Après une longue carrière dans l’industrie, Jean-Emmanuel Derny a choisi de se lancer voilà quatre ans dans l’investigation privée avec son agence Roche Investigations implantée dans les Yvelines. Tout naturellement, sa clientèle est surtout professionnelle : des entreprises confrontées à une concurrence déloyale, à des salariés ne respectant pas leur clause de non-concurrence ou se livrant à des actes délictueux. Tout en soulignant : « La filature, ce n’est pas particulièrement amusant, il y a des risques », il avoue pratiquer très régulièrement cette méthode « artisanale », selon ses propos. Parfois, il n’hésite pas à se faire embaucher chez un client pour procéder à une infiltration et démasquer un voleur. « La plupart du temps, le client a de fortes suspicions, explique-t-il, et l’intervention du détective permet de les confirmer. L’affaire s’arrête souvent là, le salarié démasqué démissionnant de lui-même. »

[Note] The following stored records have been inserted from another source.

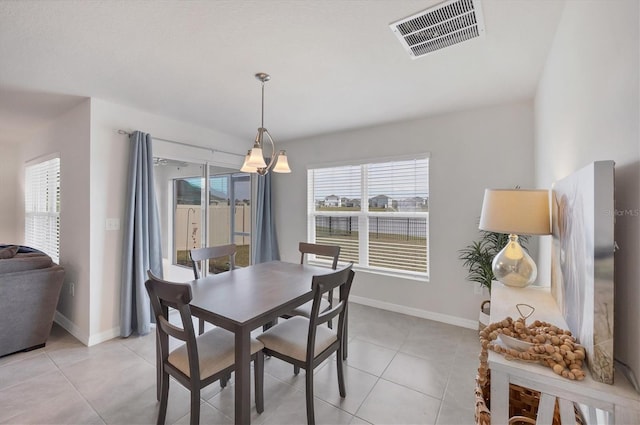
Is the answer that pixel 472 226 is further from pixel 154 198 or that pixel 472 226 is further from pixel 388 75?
Result: pixel 154 198

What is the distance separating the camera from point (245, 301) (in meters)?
1.75

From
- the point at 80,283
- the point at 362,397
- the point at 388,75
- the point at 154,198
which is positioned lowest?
the point at 362,397

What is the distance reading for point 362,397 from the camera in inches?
78.0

Arnaud Pelletier, de l’agence Leprivé à Paris, est moins convaincu par ces méthodes. « Il y a beaucoup de fantasmes sur notre profession, souligne-t-il, mais la surveillance directe est une activité très marginale qui intervient tout en bout de chaîne. » Il avoue être perplexe devant l’affaire de ce salarié lyonnais espionné durant 1 500 heures. « Il faut savoir précisément ce que l’on recherche. Je poursuis rarement au-delà de 40 heures ou 50 heures de travail sans résultat. »

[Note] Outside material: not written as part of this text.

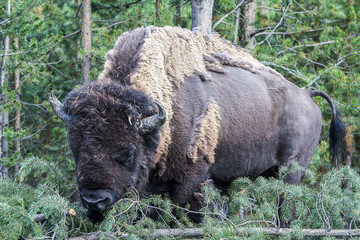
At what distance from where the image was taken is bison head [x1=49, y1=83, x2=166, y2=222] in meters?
4.55

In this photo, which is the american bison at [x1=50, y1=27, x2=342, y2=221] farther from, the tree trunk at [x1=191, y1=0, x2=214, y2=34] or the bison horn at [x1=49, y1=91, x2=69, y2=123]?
the tree trunk at [x1=191, y1=0, x2=214, y2=34]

Même s’il lui arrive de filer des commerciaux pour s’assurer de leur travail ou de leur loyauté, il estime que l’essentiel de son travail est ailleurs : des collectes d’informations sur ordinateur, un solide réseau professionnel et une grosse activité de benchmarking pour diverses entreprises. Selon lui, la profession d’agent de recherche privée (son nom officiel) est de plus en plus réglementée et évolue rapidement. « Nous intervenons de plus en plus tôt, avec de l’intelligence économique, des enquêtes de moralité ou des études de CV pour éviter les conflits qui pourraient se déclencher par la suite. »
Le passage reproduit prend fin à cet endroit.